Doing the shit I've done has given me a big confidence boost. It has made it possible for me to be proud of myself, my body, my mind, all that bullshit. I am not afraid to try shit, to be completely batshit crazy, to be a little bit stalkerish, to say and do shit no one else would DREAM of doing, because I have learned in the last 6 years that more often than not, if you take the chance, SOMETHING will come from it. NOTHING, nothing to me is impossible anymore. No guy is out of reach, no guy is too good, no guy is too well known. I have confidence in situations other people see as hopeless. Why? Because I have managed to pull off some of the shadiest fucking scenarios with athletes that I've learned nothing is impossible, ever. And you should always take the shot and risk being viewed as a fucking nut job.

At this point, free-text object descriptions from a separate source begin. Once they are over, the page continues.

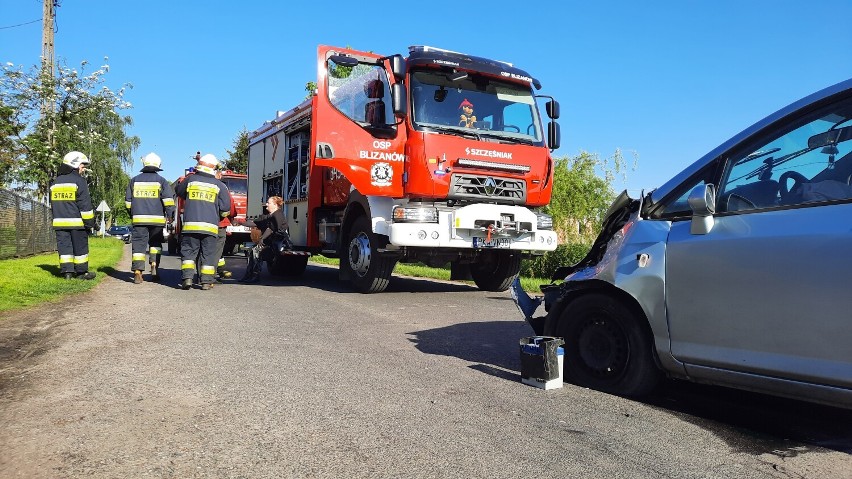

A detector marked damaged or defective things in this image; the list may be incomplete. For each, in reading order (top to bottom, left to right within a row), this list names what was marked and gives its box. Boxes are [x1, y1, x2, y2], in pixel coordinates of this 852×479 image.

damaged silver car [512, 79, 852, 408]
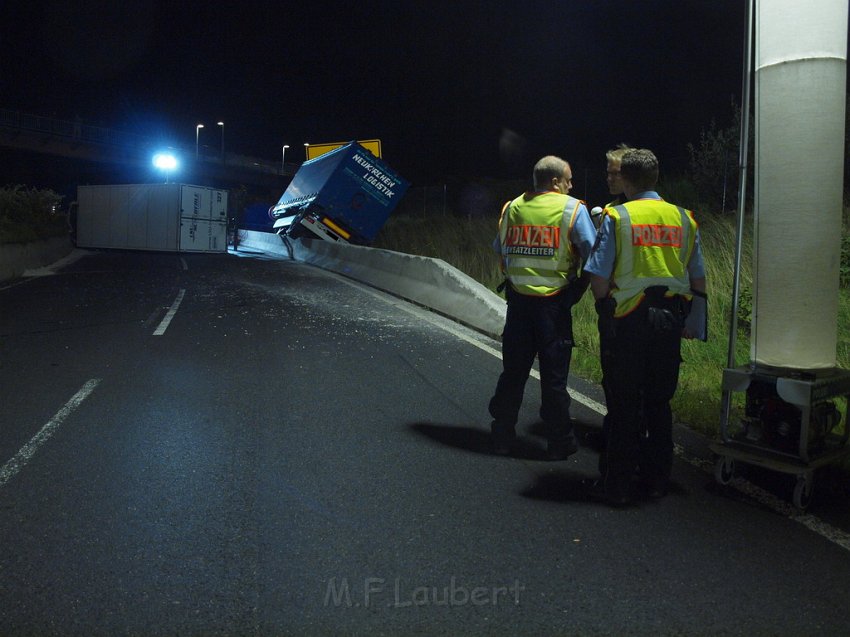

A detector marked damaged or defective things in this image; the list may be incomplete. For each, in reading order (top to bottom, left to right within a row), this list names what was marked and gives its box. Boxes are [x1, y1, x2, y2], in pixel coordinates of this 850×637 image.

overturned truck [268, 140, 408, 245]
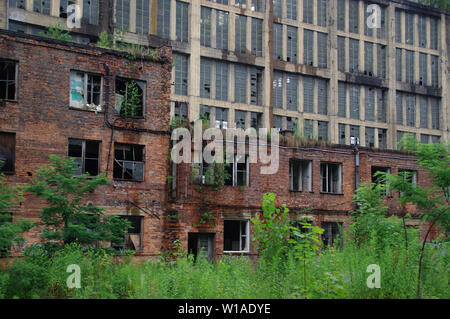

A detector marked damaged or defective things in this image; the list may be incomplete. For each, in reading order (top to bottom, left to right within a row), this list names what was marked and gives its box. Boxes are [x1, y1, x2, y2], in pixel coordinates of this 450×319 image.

broken window [81, 0, 98, 24]
broken window [0, 59, 16, 100]
broken window [70, 72, 103, 112]
broken window [114, 78, 144, 118]
broken window [67, 138, 99, 176]
broken window [114, 144, 144, 181]
broken window [225, 155, 250, 188]
broken window [290, 160, 312, 192]
broken window [320, 164, 342, 194]
broken window [112, 216, 142, 251]
broken window [224, 220, 250, 252]
broken window [322, 224, 342, 249]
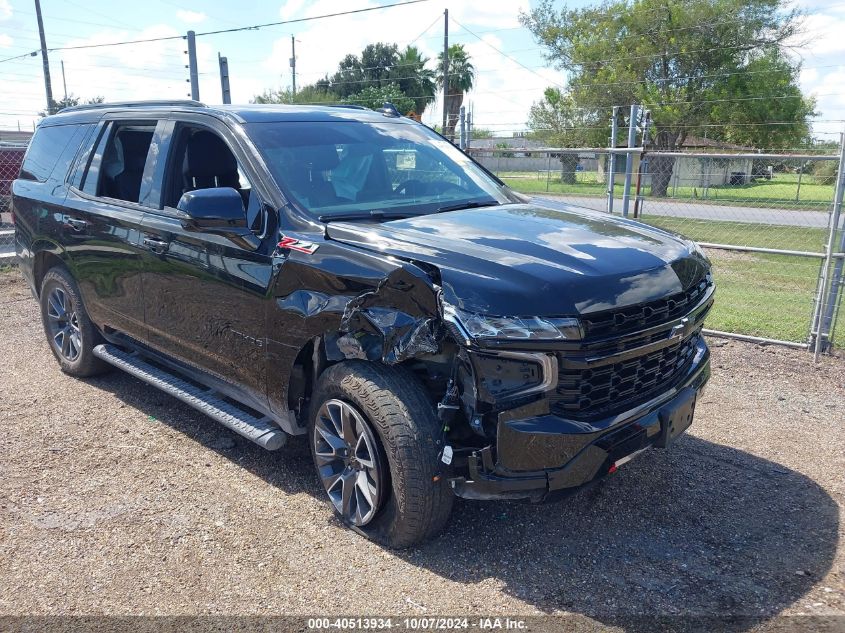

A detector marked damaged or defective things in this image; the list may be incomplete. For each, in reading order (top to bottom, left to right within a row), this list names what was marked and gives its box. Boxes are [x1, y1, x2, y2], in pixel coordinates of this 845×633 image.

broken headlight [442, 304, 580, 340]
exposed headlight housing [442, 304, 580, 340]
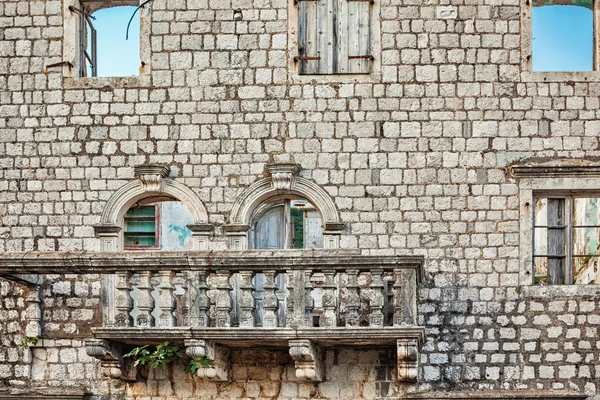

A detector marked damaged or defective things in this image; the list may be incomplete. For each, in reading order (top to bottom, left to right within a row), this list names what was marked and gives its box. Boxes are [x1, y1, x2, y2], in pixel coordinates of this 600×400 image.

broken window [68, 1, 141, 77]
broken window [294, 0, 372, 74]
broken window [532, 0, 592, 72]
broken window [123, 200, 193, 250]
broken window [250, 198, 324, 248]
broken window [536, 196, 600, 284]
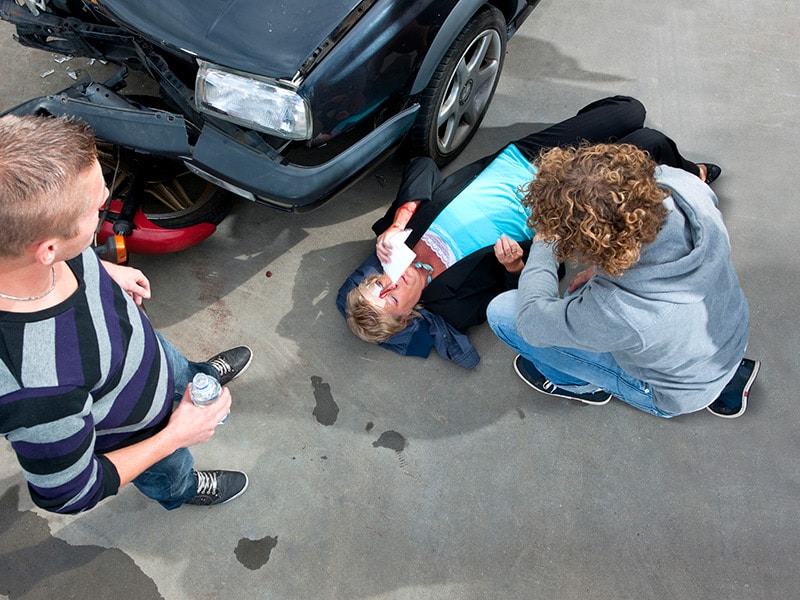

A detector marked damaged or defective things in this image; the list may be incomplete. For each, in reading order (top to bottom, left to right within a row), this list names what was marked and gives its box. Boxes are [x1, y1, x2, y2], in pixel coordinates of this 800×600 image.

I love my life. That's why I go to all this trouble. Because it's for me. Just because other people benefit from it too, doesn't mean I don't as well.
PS- That's me tailgating at a Rascal Flatts concert in Virginia senior year of college. Possibly the most unflattering picture of me ever, however, I find it hilarious and I love it. I was wasted. Part of me wants to say I was laughing because I dropped a key in the portopotty or something.